Nasarawa Governor Bans ‘Almajiri’, Signs Anti-Kidnapping Bill
Governor of Nasarawa State, Engineer Abdullahi Sule has today (26-02-2020), signed into law the Child’s Right Protection Executive Order (2005), which effectively bans street begging (also referred to as Almajiri) across the state.
This took place in a ceremony which held at the Taal Conference Hotel.

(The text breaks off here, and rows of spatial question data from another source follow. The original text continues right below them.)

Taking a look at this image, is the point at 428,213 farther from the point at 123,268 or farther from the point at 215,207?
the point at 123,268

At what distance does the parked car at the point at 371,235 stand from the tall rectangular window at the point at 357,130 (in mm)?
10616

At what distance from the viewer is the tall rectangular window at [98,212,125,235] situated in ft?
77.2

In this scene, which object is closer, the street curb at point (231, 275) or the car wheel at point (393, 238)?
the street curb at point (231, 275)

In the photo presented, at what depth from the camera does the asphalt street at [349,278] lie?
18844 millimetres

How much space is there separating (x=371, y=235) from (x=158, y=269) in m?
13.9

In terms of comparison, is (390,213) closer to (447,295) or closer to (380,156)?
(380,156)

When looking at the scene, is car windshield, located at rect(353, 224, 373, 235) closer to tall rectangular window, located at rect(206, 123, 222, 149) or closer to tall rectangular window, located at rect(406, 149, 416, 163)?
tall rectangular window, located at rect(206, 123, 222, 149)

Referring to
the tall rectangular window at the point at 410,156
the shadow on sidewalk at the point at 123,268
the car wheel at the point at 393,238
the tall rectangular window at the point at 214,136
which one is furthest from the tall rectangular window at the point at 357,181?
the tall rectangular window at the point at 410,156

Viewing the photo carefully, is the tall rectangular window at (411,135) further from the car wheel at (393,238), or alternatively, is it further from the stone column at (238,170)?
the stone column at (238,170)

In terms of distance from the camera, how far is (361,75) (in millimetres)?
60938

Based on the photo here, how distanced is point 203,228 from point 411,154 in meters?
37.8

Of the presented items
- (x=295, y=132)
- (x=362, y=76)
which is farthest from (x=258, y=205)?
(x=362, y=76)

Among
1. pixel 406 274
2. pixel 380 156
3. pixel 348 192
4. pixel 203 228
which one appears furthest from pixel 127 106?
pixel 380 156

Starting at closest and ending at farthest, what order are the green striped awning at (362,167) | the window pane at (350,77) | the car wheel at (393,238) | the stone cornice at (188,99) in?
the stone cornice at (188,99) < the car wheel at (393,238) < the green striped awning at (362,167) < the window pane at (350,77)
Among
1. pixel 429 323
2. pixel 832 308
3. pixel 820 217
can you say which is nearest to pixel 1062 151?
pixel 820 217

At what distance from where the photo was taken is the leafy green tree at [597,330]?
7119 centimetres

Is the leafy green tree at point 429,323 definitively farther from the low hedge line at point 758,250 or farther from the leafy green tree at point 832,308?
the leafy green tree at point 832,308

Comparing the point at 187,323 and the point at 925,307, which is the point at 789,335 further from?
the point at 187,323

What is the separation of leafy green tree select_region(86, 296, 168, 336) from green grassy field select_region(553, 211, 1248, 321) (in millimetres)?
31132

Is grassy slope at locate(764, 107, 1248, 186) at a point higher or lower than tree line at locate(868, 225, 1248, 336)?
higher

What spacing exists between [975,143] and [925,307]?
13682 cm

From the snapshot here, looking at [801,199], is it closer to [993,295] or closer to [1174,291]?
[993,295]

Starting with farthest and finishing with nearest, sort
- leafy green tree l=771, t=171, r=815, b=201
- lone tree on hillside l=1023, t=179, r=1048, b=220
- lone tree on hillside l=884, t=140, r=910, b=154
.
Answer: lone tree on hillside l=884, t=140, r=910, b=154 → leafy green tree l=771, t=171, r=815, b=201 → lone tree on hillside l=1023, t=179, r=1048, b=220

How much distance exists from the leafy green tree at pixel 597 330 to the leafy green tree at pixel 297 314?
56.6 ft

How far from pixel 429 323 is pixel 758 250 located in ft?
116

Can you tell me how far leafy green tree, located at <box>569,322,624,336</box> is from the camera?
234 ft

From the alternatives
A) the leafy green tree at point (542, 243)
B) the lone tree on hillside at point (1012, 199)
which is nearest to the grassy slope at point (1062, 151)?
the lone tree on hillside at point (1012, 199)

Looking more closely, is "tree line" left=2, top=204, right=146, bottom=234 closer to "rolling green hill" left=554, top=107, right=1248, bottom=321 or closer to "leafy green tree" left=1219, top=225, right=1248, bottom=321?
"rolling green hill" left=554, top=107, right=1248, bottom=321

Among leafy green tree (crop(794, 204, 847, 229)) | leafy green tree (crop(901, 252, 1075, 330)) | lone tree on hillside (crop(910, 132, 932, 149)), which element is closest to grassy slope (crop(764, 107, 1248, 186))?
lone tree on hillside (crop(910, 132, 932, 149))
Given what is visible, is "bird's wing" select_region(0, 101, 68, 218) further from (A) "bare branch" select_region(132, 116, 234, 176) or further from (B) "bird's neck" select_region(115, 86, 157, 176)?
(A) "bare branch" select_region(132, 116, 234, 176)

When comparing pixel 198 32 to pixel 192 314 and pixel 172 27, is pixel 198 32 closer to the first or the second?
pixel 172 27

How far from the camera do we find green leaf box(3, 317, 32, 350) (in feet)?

Lafia.
Also at the ceremony, the Governor signed into law, the state anti-kidnaping act as passed by the hallow chamber of Nasarawa State House of Assembly prescribing either life imprisonment or death penalty for convicted kidnapper.
Explaining further, the Governor said, the anti-kidnapping law spells out various offences relating to kidnapping, prescribing stringent punishment for perpetrators, while the child’s right protection order, apart from prohibiting street begging, provides punishment for parents who out of negligence, abandon their children to beg in the streets in order to survive.
He warned that any building used in keeping victims of kidnapping and other heinous crimes, will henceforth be forfeited to government.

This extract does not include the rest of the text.